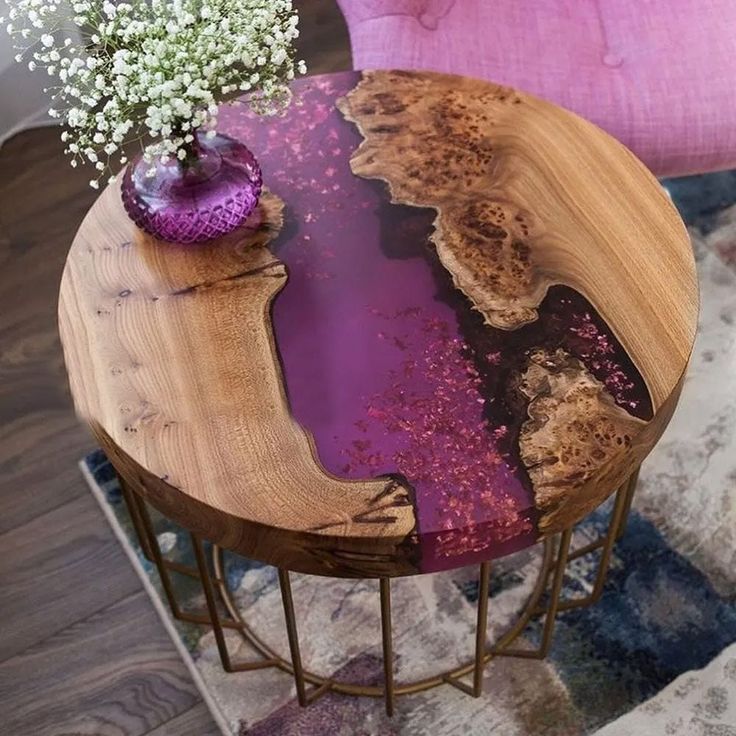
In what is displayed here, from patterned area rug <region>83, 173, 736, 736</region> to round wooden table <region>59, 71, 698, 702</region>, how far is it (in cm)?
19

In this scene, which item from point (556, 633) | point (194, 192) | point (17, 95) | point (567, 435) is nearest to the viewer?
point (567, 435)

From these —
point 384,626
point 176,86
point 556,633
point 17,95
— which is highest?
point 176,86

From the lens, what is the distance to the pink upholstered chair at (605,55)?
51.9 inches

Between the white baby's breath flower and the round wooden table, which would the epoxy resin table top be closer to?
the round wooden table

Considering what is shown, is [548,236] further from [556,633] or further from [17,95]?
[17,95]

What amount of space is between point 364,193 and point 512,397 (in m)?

...

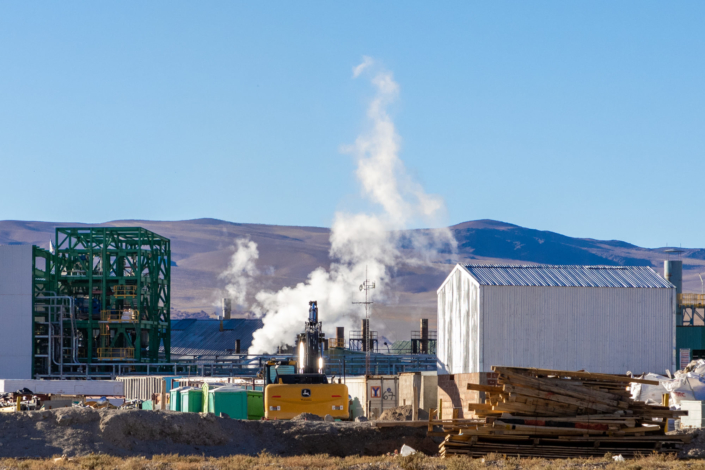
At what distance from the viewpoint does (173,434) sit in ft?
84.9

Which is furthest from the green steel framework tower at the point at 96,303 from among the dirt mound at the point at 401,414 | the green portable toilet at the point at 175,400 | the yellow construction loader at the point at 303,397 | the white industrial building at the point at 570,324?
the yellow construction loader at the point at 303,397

STATED TASK: Quote the entries from the line with "In what is displayed" up to and including the line with "51.9 inches", reproducing each line without changes.

OUTPUT OF THE TASK:
In what is displayed here, from patterned area rug <region>83, 173, 736, 736</region> to round wooden table <region>59, 71, 698, 702</region>, how far is it (in cm)?
19

In this scene, which item from point (556, 633) | point (194, 192) | point (17, 95) | point (567, 435) is nearest to the viewer?
point (567, 435)

From these —
point 384,626
point 176,86
point 556,633
point 17,95
— which is highest?
point 176,86

From the lens, what is the distance to the pink upholstered chair at (605,55)?
51.9 inches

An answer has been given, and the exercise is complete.